I am looking at the CNF of $((A \to B) \to (B \to A)) \to A$. For this I tried the following:
$${\quad((A \to B ) \to (B \to A)) \to A\\ \equiv ((\neg A \vee B) \to (\neg B \vee A) \to A \\\equiv (\neg (\neg A \vee B) \vee (\neg B \vee A )) \to A \\\equiv (( A \wedge \neg B) \vee (\neg B \vee A) \to A \\\equiv \neg ((A \wedge \neg B) \vee (\neg B \vee A)) \vee A \\\equiv \neg (A \wedge \neg B) \wedge \neg (\neg B \vee A) \vee A \\ \equiv \neg A \vee B \wedge B \wedge \neg A \vee A \\\equiv \neg A \vee B}$$ Now the solution is wrong at one little point, it should be $A$ and not $\neg A$ but I don't see where I did my mistake... Can someone please helps me out?

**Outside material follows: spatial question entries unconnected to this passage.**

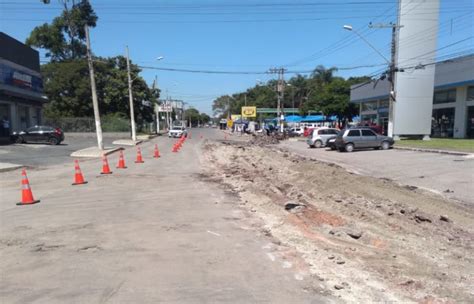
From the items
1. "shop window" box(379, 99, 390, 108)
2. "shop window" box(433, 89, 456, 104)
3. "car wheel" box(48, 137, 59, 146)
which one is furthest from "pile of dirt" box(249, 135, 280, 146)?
"car wheel" box(48, 137, 59, 146)

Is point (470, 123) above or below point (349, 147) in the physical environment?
above

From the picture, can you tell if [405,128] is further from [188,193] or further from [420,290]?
[420,290]

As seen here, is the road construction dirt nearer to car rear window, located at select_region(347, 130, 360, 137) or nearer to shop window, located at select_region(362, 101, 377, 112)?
car rear window, located at select_region(347, 130, 360, 137)

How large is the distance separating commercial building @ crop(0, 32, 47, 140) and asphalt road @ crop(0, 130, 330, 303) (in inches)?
1125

Many thanks!
You are correct up until the indicated line. You dropped the brackets and so lost track of the associations.$$\require{cancel}{\quad((A \to B ) \to (B \to A)) \to A\\ \equiv ((\neg A \vee B) \to (\neg B \vee A) \to A \\\equiv (\neg (\neg A \vee B) \vee (\neg B \vee A )) \to A \\\equiv (( A \wedge \neg B) \vee (\neg B \vee A) \to A \\\equiv \neg ((A \wedge \neg B) \vee (\neg B \vee A)) \vee A \\\cancel{\equiv \neg (A \wedge \neg B) \wedge \neg (\neg B \vee A) \vee A \qquad\star \\ \equiv \neg A \vee B \wedge B \wedge \neg A \vee A \\\equiv \neg A \vee B}}$$ Keep the bracketing until you are concatenating like operators: $${\equiv \big(\lnot (A\land\lnot B)\land\lnot(\lnot B\lor A)\big)\lor A\\\equiv \big((\lnot A\lor B)\land(B\land\lnot A)\big)\lor A\\\equiv \big((\lnot A\lor B)\land B\land\lnot A\big)\lor A\\~\vdots\\\equiv B\lor A}\qquad$$
Now the remainder should be easy to fill in.